Billings Parking Enforcement Officers
In my opinion, parking enforcement officers (aka parking nazis) are among the worst people on this planet. Here's how I rank them: 1. Child Molesters 2. Serial Killers 3. Parking Enforcement Officers. You could make a case that parking nazis are actually worse than serial killers, but I'll give them the benefit of the doubt.
Yesterday, I received a $15 ticket for parking "against the direction on traffic". Never mind that I was parked within the lines, off the road and posed no hazard to oncoming traffic. I simply backed in instead of parking straight forward.
Admittedly, that act violates city policy. I don't dispute that. What bothers me is that there is a person who is paid to enforce those stupid laws. Even more aggravating is the smug sense of arrogance these people act with while they drive their stupid little golf carts downtown.
Of course, these monsters exist for two reasons: To make money for the city and to bother upstanding citizens. Not to protect other motorists. Not to decrease traffic congestion. Outside of the city coffers, the only thing they contribute to society is misery.
Sure, we all have a job to do. But if you must resort to deliberately annoying total strangers in order to make a living, you are subtracting more than you are adding.
Here's a couple suggestions for the City of Billings.
1. We don't need parking enforcement officers downtown. Parking is not a problem. Big cities might need them, but Billings does not.
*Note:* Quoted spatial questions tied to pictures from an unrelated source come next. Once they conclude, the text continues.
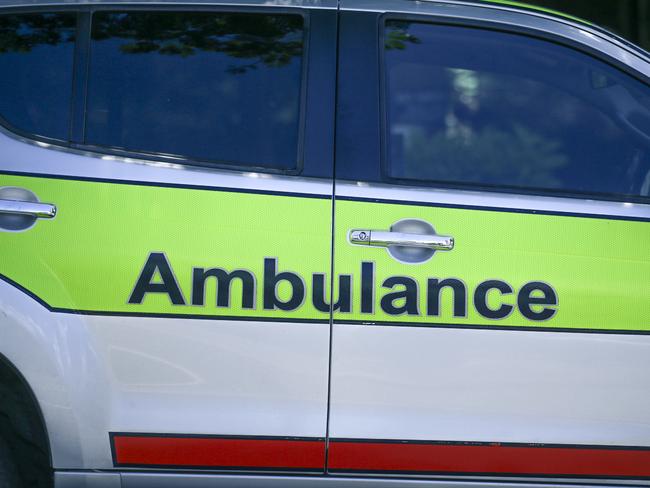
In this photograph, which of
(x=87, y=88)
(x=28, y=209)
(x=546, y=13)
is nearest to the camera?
(x=28, y=209)

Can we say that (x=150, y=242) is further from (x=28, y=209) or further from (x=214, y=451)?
(x=214, y=451)

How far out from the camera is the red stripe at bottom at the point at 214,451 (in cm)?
242

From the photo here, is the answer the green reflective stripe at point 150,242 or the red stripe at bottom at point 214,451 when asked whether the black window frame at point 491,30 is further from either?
the red stripe at bottom at point 214,451

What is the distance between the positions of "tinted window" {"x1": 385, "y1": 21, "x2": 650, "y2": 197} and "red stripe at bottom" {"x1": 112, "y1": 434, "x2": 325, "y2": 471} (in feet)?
2.77

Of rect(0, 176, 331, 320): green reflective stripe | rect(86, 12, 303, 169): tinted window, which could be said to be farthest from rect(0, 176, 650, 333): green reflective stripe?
rect(86, 12, 303, 169): tinted window

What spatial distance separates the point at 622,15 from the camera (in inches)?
307

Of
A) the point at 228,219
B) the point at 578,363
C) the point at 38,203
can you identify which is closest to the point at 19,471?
the point at 38,203

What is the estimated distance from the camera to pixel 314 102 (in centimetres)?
252

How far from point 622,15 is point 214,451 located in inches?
261

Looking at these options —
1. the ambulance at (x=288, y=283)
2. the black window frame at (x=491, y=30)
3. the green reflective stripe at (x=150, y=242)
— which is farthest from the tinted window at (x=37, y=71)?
the black window frame at (x=491, y=30)

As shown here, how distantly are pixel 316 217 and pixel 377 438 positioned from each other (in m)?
0.63

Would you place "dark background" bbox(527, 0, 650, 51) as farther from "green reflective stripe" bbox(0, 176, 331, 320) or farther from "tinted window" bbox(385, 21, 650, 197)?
"green reflective stripe" bbox(0, 176, 331, 320)

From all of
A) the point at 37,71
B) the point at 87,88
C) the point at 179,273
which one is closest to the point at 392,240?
the point at 179,273

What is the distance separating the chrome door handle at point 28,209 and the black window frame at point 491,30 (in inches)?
36.3
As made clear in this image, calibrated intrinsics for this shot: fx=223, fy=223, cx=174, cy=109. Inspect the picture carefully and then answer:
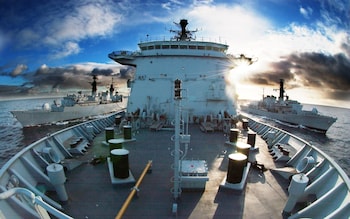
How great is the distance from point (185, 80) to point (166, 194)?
10555 millimetres

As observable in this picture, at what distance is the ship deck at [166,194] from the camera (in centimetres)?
525

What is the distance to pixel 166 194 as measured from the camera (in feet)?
19.7

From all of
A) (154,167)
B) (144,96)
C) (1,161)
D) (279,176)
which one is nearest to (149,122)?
(144,96)

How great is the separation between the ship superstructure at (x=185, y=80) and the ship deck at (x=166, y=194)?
22.4 ft

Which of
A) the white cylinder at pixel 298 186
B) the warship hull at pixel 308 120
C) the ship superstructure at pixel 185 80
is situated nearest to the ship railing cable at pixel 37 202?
the white cylinder at pixel 298 186

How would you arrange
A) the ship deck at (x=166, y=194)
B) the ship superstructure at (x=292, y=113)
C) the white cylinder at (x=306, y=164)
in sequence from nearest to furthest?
the ship deck at (x=166, y=194), the white cylinder at (x=306, y=164), the ship superstructure at (x=292, y=113)

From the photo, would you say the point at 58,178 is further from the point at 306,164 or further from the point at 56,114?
the point at 56,114

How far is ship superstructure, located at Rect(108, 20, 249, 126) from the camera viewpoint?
15539 millimetres

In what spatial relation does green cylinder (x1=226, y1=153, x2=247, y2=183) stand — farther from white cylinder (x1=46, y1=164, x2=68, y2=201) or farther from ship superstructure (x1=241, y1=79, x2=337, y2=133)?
ship superstructure (x1=241, y1=79, x2=337, y2=133)

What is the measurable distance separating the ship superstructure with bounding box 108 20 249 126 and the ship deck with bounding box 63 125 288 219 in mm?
6835

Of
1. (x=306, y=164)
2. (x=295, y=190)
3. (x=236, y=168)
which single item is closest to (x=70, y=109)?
(x=236, y=168)

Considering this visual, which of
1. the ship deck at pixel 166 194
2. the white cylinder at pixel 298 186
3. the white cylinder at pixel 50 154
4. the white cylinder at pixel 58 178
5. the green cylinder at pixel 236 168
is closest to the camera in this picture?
the white cylinder at pixel 298 186

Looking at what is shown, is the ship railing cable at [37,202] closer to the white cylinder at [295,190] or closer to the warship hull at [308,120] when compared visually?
the white cylinder at [295,190]

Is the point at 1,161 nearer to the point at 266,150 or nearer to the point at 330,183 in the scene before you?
the point at 266,150
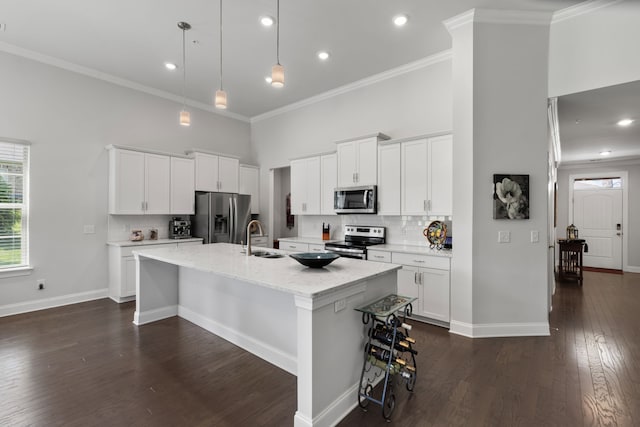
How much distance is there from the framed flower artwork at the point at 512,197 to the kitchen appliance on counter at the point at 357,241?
1.68 m

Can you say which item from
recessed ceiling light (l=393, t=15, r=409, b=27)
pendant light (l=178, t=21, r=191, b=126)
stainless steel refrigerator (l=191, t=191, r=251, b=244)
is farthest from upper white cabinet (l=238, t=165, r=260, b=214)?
recessed ceiling light (l=393, t=15, r=409, b=27)

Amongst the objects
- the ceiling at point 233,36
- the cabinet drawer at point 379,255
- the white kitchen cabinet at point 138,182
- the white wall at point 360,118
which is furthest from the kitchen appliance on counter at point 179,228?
the cabinet drawer at point 379,255

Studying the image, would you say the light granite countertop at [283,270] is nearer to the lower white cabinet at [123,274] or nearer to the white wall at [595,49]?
the lower white cabinet at [123,274]

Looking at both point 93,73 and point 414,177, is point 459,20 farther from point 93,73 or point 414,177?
point 93,73

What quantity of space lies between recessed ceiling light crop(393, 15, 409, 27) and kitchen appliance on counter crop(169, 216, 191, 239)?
4.48 m

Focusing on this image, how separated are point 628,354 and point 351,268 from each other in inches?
110

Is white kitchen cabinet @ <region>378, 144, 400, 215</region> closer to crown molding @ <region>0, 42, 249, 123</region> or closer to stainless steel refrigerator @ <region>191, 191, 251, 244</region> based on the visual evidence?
stainless steel refrigerator @ <region>191, 191, 251, 244</region>

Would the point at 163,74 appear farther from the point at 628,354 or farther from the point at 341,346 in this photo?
the point at 628,354

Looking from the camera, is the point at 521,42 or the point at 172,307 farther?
the point at 172,307

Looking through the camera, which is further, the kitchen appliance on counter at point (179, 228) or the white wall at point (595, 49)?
the kitchen appliance on counter at point (179, 228)

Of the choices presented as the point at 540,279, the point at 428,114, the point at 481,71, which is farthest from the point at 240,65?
the point at 540,279

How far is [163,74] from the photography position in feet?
15.2

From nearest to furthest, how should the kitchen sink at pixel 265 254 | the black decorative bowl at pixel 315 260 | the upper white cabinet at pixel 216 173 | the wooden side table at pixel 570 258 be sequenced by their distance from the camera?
the black decorative bowl at pixel 315 260 < the kitchen sink at pixel 265 254 < the upper white cabinet at pixel 216 173 < the wooden side table at pixel 570 258

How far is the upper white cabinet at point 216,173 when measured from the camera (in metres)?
5.48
Instead of wasting tax payer dollars for a useless service, why not spend that money on something we really need...like another snowplow.
2. Don't use the phrase "Billings Pride, City Wide" on parking citations. That's just adding insult to injury. And it's a terrible way to building Billings pride.
I was tempted to pay my fine in all pennies. But I don't begrudge the clerks at City Hall. I believe that they genuinely try to help people. Unlike parking enforcement officers who are despicable, deplorable and horrible excuses for human beings.